_Supplied passage:_

Nashville school shooter had 'emotional disorder' and small arsenal, police say


  • World
  • Tuesday, 28 Mar 2023

A still image from surveillance video shows what the Metropolitan Nashville Police Department describe as mass shooting suspect Audrey Elizabeth Hale, 28, entering The Covenant School carrying weapons in Nashville, Tennessee, U.S. March 27, 2023. Metropolitan Nashville Police Department/Handout via REUTERS

NASHVILLE, Tennessee (Reuters) - The 28-year-old former student who killed three children and three adults at a Christian grade school in Nashville on Monday was under a doctor's care for an "emotional disorder" and had purchased seven guns ahead of the shooting, the city's police chief said on Tuesday.

New details about Audrey Elizabeth Hale emerged hours after police released harrowing video showing officers storming the Covenant School and conducting a room-to-room search before confronting and fatally shooting the assailant.

Hale employed two assault weapons and a handgun during the assault on the elementary school, the latest in a long string of U.S. mass shootings that have turned guns into a hot-button political issue.

Those three guns were among seven Hale bought legally from five area stores, Metropolitan Nashville Police Chief John Drake told reporters on Tuesday.

Hale's parents did not know that Hale was in possession of seven guns, the chief said, adding that they were under the impression that the suspect had owned only one gun but had sold it.

Drake said it appeared that the suspect had some sort of training with firearms. Hale fired on officers from the second floor as they arrived in patrol cars while standing back from large windows to avoid becoming an easy target.

Hale left behind a detailed map of the school showing entry points as well as what Drake described as a "manifesto" indicating that Hale may have planned to carry out shootings at other locations.

Drake previously said Hale self-identified as transgender. He referred to Hale using female pronouns on Tuesday, though Hale used male pronouns on a LinkedIn page that listed recent jobs in graphic design and grocery delivery.

The chief said investigators still have not established a motive.

(Saved data entries)
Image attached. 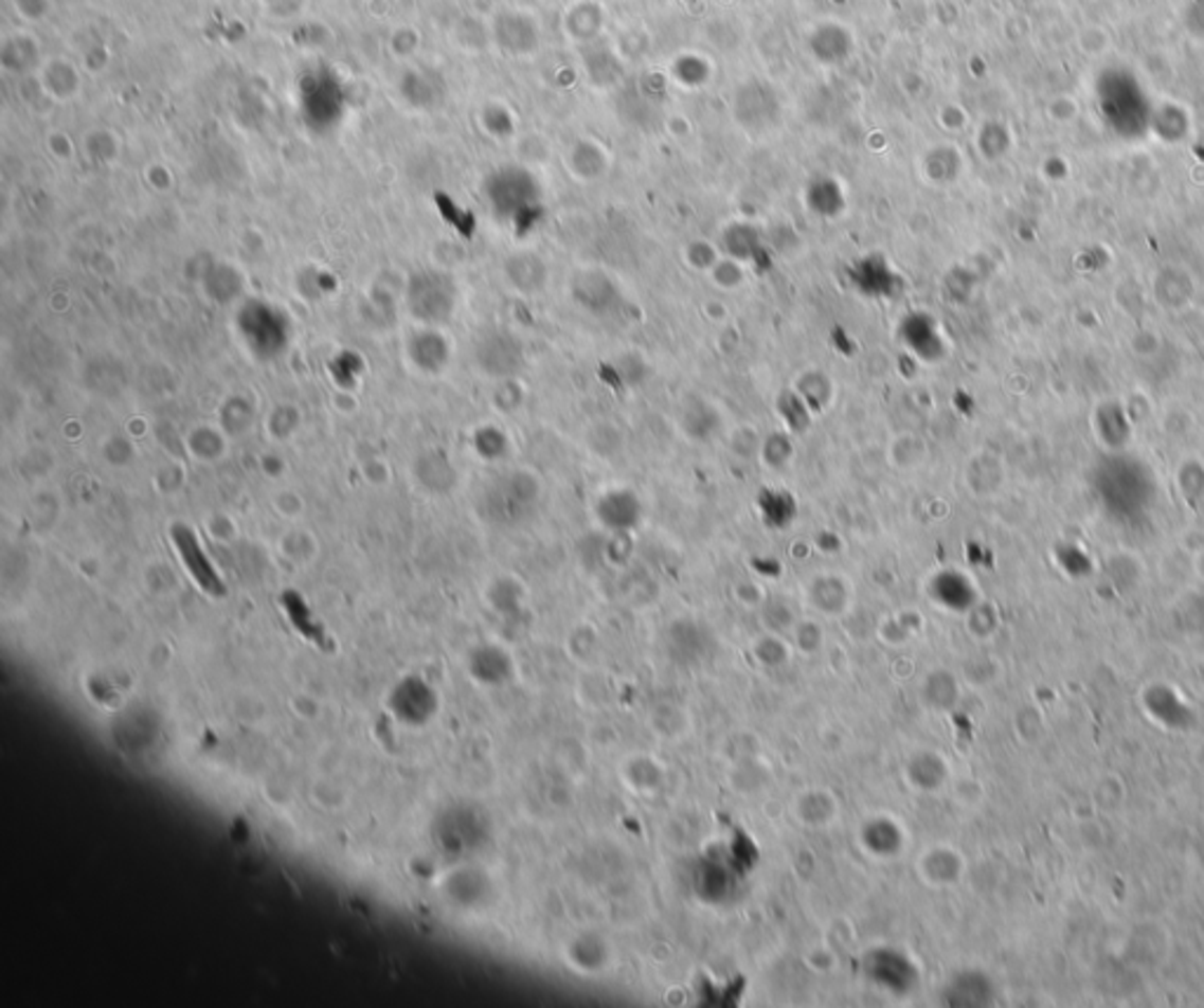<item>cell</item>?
I'll return each mask as SVG.
<instances>
[{"label": "cell", "instance_id": "obj_35", "mask_svg": "<svg viewBox=\"0 0 1204 1008\" xmlns=\"http://www.w3.org/2000/svg\"><path fill=\"white\" fill-rule=\"evenodd\" d=\"M795 642L803 653H816L824 645V630L814 620H803L795 624Z\"/></svg>", "mask_w": 1204, "mask_h": 1008}, {"label": "cell", "instance_id": "obj_18", "mask_svg": "<svg viewBox=\"0 0 1204 1008\" xmlns=\"http://www.w3.org/2000/svg\"><path fill=\"white\" fill-rule=\"evenodd\" d=\"M622 780L635 795H654L666 782V769L649 755H633L624 759Z\"/></svg>", "mask_w": 1204, "mask_h": 1008}, {"label": "cell", "instance_id": "obj_11", "mask_svg": "<svg viewBox=\"0 0 1204 1008\" xmlns=\"http://www.w3.org/2000/svg\"><path fill=\"white\" fill-rule=\"evenodd\" d=\"M720 248L724 256L739 262V264H755L760 266L765 259V242L762 233L745 221H734L720 235Z\"/></svg>", "mask_w": 1204, "mask_h": 1008}, {"label": "cell", "instance_id": "obj_4", "mask_svg": "<svg viewBox=\"0 0 1204 1008\" xmlns=\"http://www.w3.org/2000/svg\"><path fill=\"white\" fill-rule=\"evenodd\" d=\"M849 281L861 296L868 299H897L903 292L901 275L882 254H866L849 268Z\"/></svg>", "mask_w": 1204, "mask_h": 1008}, {"label": "cell", "instance_id": "obj_22", "mask_svg": "<svg viewBox=\"0 0 1204 1008\" xmlns=\"http://www.w3.org/2000/svg\"><path fill=\"white\" fill-rule=\"evenodd\" d=\"M993 983L988 975L976 971L960 973L948 985V1002L955 1006H986L993 1002Z\"/></svg>", "mask_w": 1204, "mask_h": 1008}, {"label": "cell", "instance_id": "obj_29", "mask_svg": "<svg viewBox=\"0 0 1204 1008\" xmlns=\"http://www.w3.org/2000/svg\"><path fill=\"white\" fill-rule=\"evenodd\" d=\"M887 456H889V464L894 468L911 470V468H918L922 464L924 456H927V447L918 435L901 433L889 443Z\"/></svg>", "mask_w": 1204, "mask_h": 1008}, {"label": "cell", "instance_id": "obj_17", "mask_svg": "<svg viewBox=\"0 0 1204 1008\" xmlns=\"http://www.w3.org/2000/svg\"><path fill=\"white\" fill-rule=\"evenodd\" d=\"M175 539H177L181 557H184L186 570H188L191 574H194V578L200 583V588L205 590V593L215 595V597L223 595V586H221V581L217 578L215 570H212L210 562L205 560V555H202L200 545H198V541H196V536L191 534L188 529H184V527H177V529H175Z\"/></svg>", "mask_w": 1204, "mask_h": 1008}, {"label": "cell", "instance_id": "obj_21", "mask_svg": "<svg viewBox=\"0 0 1204 1008\" xmlns=\"http://www.w3.org/2000/svg\"><path fill=\"white\" fill-rule=\"evenodd\" d=\"M647 726L659 741H683L689 734V715L676 703H657L647 715Z\"/></svg>", "mask_w": 1204, "mask_h": 1008}, {"label": "cell", "instance_id": "obj_6", "mask_svg": "<svg viewBox=\"0 0 1204 1008\" xmlns=\"http://www.w3.org/2000/svg\"><path fill=\"white\" fill-rule=\"evenodd\" d=\"M678 426L691 443H711L724 431V414L716 402L703 395H687L680 404Z\"/></svg>", "mask_w": 1204, "mask_h": 1008}, {"label": "cell", "instance_id": "obj_28", "mask_svg": "<svg viewBox=\"0 0 1204 1008\" xmlns=\"http://www.w3.org/2000/svg\"><path fill=\"white\" fill-rule=\"evenodd\" d=\"M776 414H779V419L784 421L786 431L793 433V435L809 431V426H812V416H814V412L809 410L795 389H788L779 395V398H776Z\"/></svg>", "mask_w": 1204, "mask_h": 1008}, {"label": "cell", "instance_id": "obj_25", "mask_svg": "<svg viewBox=\"0 0 1204 1008\" xmlns=\"http://www.w3.org/2000/svg\"><path fill=\"white\" fill-rule=\"evenodd\" d=\"M960 699V686L951 672L934 670L922 682V701L932 707V710H951V707Z\"/></svg>", "mask_w": 1204, "mask_h": 1008}, {"label": "cell", "instance_id": "obj_33", "mask_svg": "<svg viewBox=\"0 0 1204 1008\" xmlns=\"http://www.w3.org/2000/svg\"><path fill=\"white\" fill-rule=\"evenodd\" d=\"M753 656L767 668H779L788 661V656H791V651H788L786 642L772 632V635H765L755 642Z\"/></svg>", "mask_w": 1204, "mask_h": 1008}, {"label": "cell", "instance_id": "obj_36", "mask_svg": "<svg viewBox=\"0 0 1204 1008\" xmlns=\"http://www.w3.org/2000/svg\"><path fill=\"white\" fill-rule=\"evenodd\" d=\"M10 5L26 24H40L52 13V0H10Z\"/></svg>", "mask_w": 1204, "mask_h": 1008}, {"label": "cell", "instance_id": "obj_38", "mask_svg": "<svg viewBox=\"0 0 1204 1008\" xmlns=\"http://www.w3.org/2000/svg\"><path fill=\"white\" fill-rule=\"evenodd\" d=\"M807 961H809V967H814L816 971H828V969L835 967V957L828 948H816L812 954H809Z\"/></svg>", "mask_w": 1204, "mask_h": 1008}, {"label": "cell", "instance_id": "obj_37", "mask_svg": "<svg viewBox=\"0 0 1204 1008\" xmlns=\"http://www.w3.org/2000/svg\"><path fill=\"white\" fill-rule=\"evenodd\" d=\"M687 262L697 268V271H713V266L720 262L718 250L711 248L706 242H691L687 248Z\"/></svg>", "mask_w": 1204, "mask_h": 1008}, {"label": "cell", "instance_id": "obj_10", "mask_svg": "<svg viewBox=\"0 0 1204 1008\" xmlns=\"http://www.w3.org/2000/svg\"><path fill=\"white\" fill-rule=\"evenodd\" d=\"M793 813L795 821L805 828L822 830L840 816V802L826 788H809L795 797Z\"/></svg>", "mask_w": 1204, "mask_h": 1008}, {"label": "cell", "instance_id": "obj_13", "mask_svg": "<svg viewBox=\"0 0 1204 1008\" xmlns=\"http://www.w3.org/2000/svg\"><path fill=\"white\" fill-rule=\"evenodd\" d=\"M927 593L934 599L936 605L944 607V609H951V611H969L974 609V588L969 583V578L960 572H953V570H944L939 574L932 576L930 588H927Z\"/></svg>", "mask_w": 1204, "mask_h": 1008}, {"label": "cell", "instance_id": "obj_12", "mask_svg": "<svg viewBox=\"0 0 1204 1008\" xmlns=\"http://www.w3.org/2000/svg\"><path fill=\"white\" fill-rule=\"evenodd\" d=\"M859 844L873 858H894L903 851V830L897 821L876 816L861 825Z\"/></svg>", "mask_w": 1204, "mask_h": 1008}, {"label": "cell", "instance_id": "obj_23", "mask_svg": "<svg viewBox=\"0 0 1204 1008\" xmlns=\"http://www.w3.org/2000/svg\"><path fill=\"white\" fill-rule=\"evenodd\" d=\"M807 208L812 210L819 217H838L840 212L845 208V196H843V188L835 179L830 177H816L812 184L807 186Z\"/></svg>", "mask_w": 1204, "mask_h": 1008}, {"label": "cell", "instance_id": "obj_34", "mask_svg": "<svg viewBox=\"0 0 1204 1008\" xmlns=\"http://www.w3.org/2000/svg\"><path fill=\"white\" fill-rule=\"evenodd\" d=\"M711 275H713V281H716V285L722 289H737L745 277L743 264L730 259V256H724V259H720L716 266H713Z\"/></svg>", "mask_w": 1204, "mask_h": 1008}, {"label": "cell", "instance_id": "obj_20", "mask_svg": "<svg viewBox=\"0 0 1204 1008\" xmlns=\"http://www.w3.org/2000/svg\"><path fill=\"white\" fill-rule=\"evenodd\" d=\"M1144 703L1146 710L1153 715V720L1163 722L1165 726L1184 728L1192 720L1188 705L1181 701L1174 691L1167 689V686H1153V689H1148L1144 696Z\"/></svg>", "mask_w": 1204, "mask_h": 1008}, {"label": "cell", "instance_id": "obj_14", "mask_svg": "<svg viewBox=\"0 0 1204 1008\" xmlns=\"http://www.w3.org/2000/svg\"><path fill=\"white\" fill-rule=\"evenodd\" d=\"M905 780H909V786L918 792H936L946 786L948 780V764L946 759L934 753V750H920V753H915L905 761Z\"/></svg>", "mask_w": 1204, "mask_h": 1008}, {"label": "cell", "instance_id": "obj_1", "mask_svg": "<svg viewBox=\"0 0 1204 1008\" xmlns=\"http://www.w3.org/2000/svg\"><path fill=\"white\" fill-rule=\"evenodd\" d=\"M734 121L741 130L751 134L772 132L784 118L781 96L774 92L772 85L760 80H749L734 94Z\"/></svg>", "mask_w": 1204, "mask_h": 1008}, {"label": "cell", "instance_id": "obj_9", "mask_svg": "<svg viewBox=\"0 0 1204 1008\" xmlns=\"http://www.w3.org/2000/svg\"><path fill=\"white\" fill-rule=\"evenodd\" d=\"M965 861L953 846H930L918 861V872L924 884L934 888L953 886L963 877Z\"/></svg>", "mask_w": 1204, "mask_h": 1008}, {"label": "cell", "instance_id": "obj_27", "mask_svg": "<svg viewBox=\"0 0 1204 1008\" xmlns=\"http://www.w3.org/2000/svg\"><path fill=\"white\" fill-rule=\"evenodd\" d=\"M793 389L805 400V404L816 412H824L833 400V381H830L822 370H807L797 377Z\"/></svg>", "mask_w": 1204, "mask_h": 1008}, {"label": "cell", "instance_id": "obj_31", "mask_svg": "<svg viewBox=\"0 0 1204 1008\" xmlns=\"http://www.w3.org/2000/svg\"><path fill=\"white\" fill-rule=\"evenodd\" d=\"M760 510L767 524L772 527H786L795 518V499L781 489H767L760 494Z\"/></svg>", "mask_w": 1204, "mask_h": 1008}, {"label": "cell", "instance_id": "obj_8", "mask_svg": "<svg viewBox=\"0 0 1204 1008\" xmlns=\"http://www.w3.org/2000/svg\"><path fill=\"white\" fill-rule=\"evenodd\" d=\"M868 975L873 978V983H878L882 988H887L889 992L897 994L909 992L915 985V978H918L911 959H905L903 954L894 950L873 952L868 957Z\"/></svg>", "mask_w": 1204, "mask_h": 1008}, {"label": "cell", "instance_id": "obj_30", "mask_svg": "<svg viewBox=\"0 0 1204 1008\" xmlns=\"http://www.w3.org/2000/svg\"><path fill=\"white\" fill-rule=\"evenodd\" d=\"M791 435L793 433H788V431H776V433H770L760 439L758 452H760V458L767 468L781 470L791 464L793 456H795V445H793Z\"/></svg>", "mask_w": 1204, "mask_h": 1008}, {"label": "cell", "instance_id": "obj_26", "mask_svg": "<svg viewBox=\"0 0 1204 1008\" xmlns=\"http://www.w3.org/2000/svg\"><path fill=\"white\" fill-rule=\"evenodd\" d=\"M564 29L579 42H591L593 38H598L603 29V15L598 5H595V0H579L577 5H572L568 19H564Z\"/></svg>", "mask_w": 1204, "mask_h": 1008}, {"label": "cell", "instance_id": "obj_16", "mask_svg": "<svg viewBox=\"0 0 1204 1008\" xmlns=\"http://www.w3.org/2000/svg\"><path fill=\"white\" fill-rule=\"evenodd\" d=\"M568 959L574 969H579L586 975L600 973L610 967L612 948H610V942L600 936V933L583 931L581 936H577L570 942Z\"/></svg>", "mask_w": 1204, "mask_h": 1008}, {"label": "cell", "instance_id": "obj_24", "mask_svg": "<svg viewBox=\"0 0 1204 1008\" xmlns=\"http://www.w3.org/2000/svg\"><path fill=\"white\" fill-rule=\"evenodd\" d=\"M0 59H3V69H36L40 59V46L34 36L17 31V34L7 36L0 50Z\"/></svg>", "mask_w": 1204, "mask_h": 1008}, {"label": "cell", "instance_id": "obj_5", "mask_svg": "<svg viewBox=\"0 0 1204 1008\" xmlns=\"http://www.w3.org/2000/svg\"><path fill=\"white\" fill-rule=\"evenodd\" d=\"M593 512L595 518H598L600 527H605L607 532L628 534L643 520V501L633 489L626 487L607 489L605 494L595 499Z\"/></svg>", "mask_w": 1204, "mask_h": 1008}, {"label": "cell", "instance_id": "obj_2", "mask_svg": "<svg viewBox=\"0 0 1204 1008\" xmlns=\"http://www.w3.org/2000/svg\"><path fill=\"white\" fill-rule=\"evenodd\" d=\"M572 302L577 304L586 316L591 318H612L619 313L624 304V292L614 277L603 268L586 266L572 275L570 283Z\"/></svg>", "mask_w": 1204, "mask_h": 1008}, {"label": "cell", "instance_id": "obj_19", "mask_svg": "<svg viewBox=\"0 0 1204 1008\" xmlns=\"http://www.w3.org/2000/svg\"><path fill=\"white\" fill-rule=\"evenodd\" d=\"M568 167L572 177L581 181H598L610 169V156H607L605 146L595 139H579L577 144L570 148L568 154Z\"/></svg>", "mask_w": 1204, "mask_h": 1008}, {"label": "cell", "instance_id": "obj_32", "mask_svg": "<svg viewBox=\"0 0 1204 1008\" xmlns=\"http://www.w3.org/2000/svg\"><path fill=\"white\" fill-rule=\"evenodd\" d=\"M845 34V29H840L835 24H824V26H816L814 36H812V48H814V55L826 61V64H838V61H845V57L849 55L847 50L843 48H835V42L840 36Z\"/></svg>", "mask_w": 1204, "mask_h": 1008}, {"label": "cell", "instance_id": "obj_7", "mask_svg": "<svg viewBox=\"0 0 1204 1008\" xmlns=\"http://www.w3.org/2000/svg\"><path fill=\"white\" fill-rule=\"evenodd\" d=\"M899 339L913 356L934 362L944 356V339L936 320L924 310H911L899 320Z\"/></svg>", "mask_w": 1204, "mask_h": 1008}, {"label": "cell", "instance_id": "obj_15", "mask_svg": "<svg viewBox=\"0 0 1204 1008\" xmlns=\"http://www.w3.org/2000/svg\"><path fill=\"white\" fill-rule=\"evenodd\" d=\"M807 599L819 614L840 616L847 611L851 593L845 578H840L838 574H819L807 588Z\"/></svg>", "mask_w": 1204, "mask_h": 1008}, {"label": "cell", "instance_id": "obj_3", "mask_svg": "<svg viewBox=\"0 0 1204 1008\" xmlns=\"http://www.w3.org/2000/svg\"><path fill=\"white\" fill-rule=\"evenodd\" d=\"M489 40L514 59L537 55L541 46V29L537 17L525 10H504L489 21Z\"/></svg>", "mask_w": 1204, "mask_h": 1008}]
</instances>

_Prompt 1:_
Answer these questions using the Nashville school shooting report:
(a) How many guns did Hale buy legally, and from how many area stores?
(b) Which two kinds of recent jobs did the LinkedIn page list?
(c) What did Hale leave behind along with a "manifesto"?
_Prompt 2:_ Reproduce the stretch of the Nashville school shooting report from "Hale employed two" through "hot-button political issue.".

_Written solution 1:_
(a) Seven guns, from five area stores.
(b) Graphic design and grocery delivery.
(c) A detailed map of the school showing entry points.

_Written solution 2:_
Hale employed two assault weapons and a handgun during the assault on the elementary school, the latest in a long string of U.S. mass shootings that have turned guns into a hot-button political issue.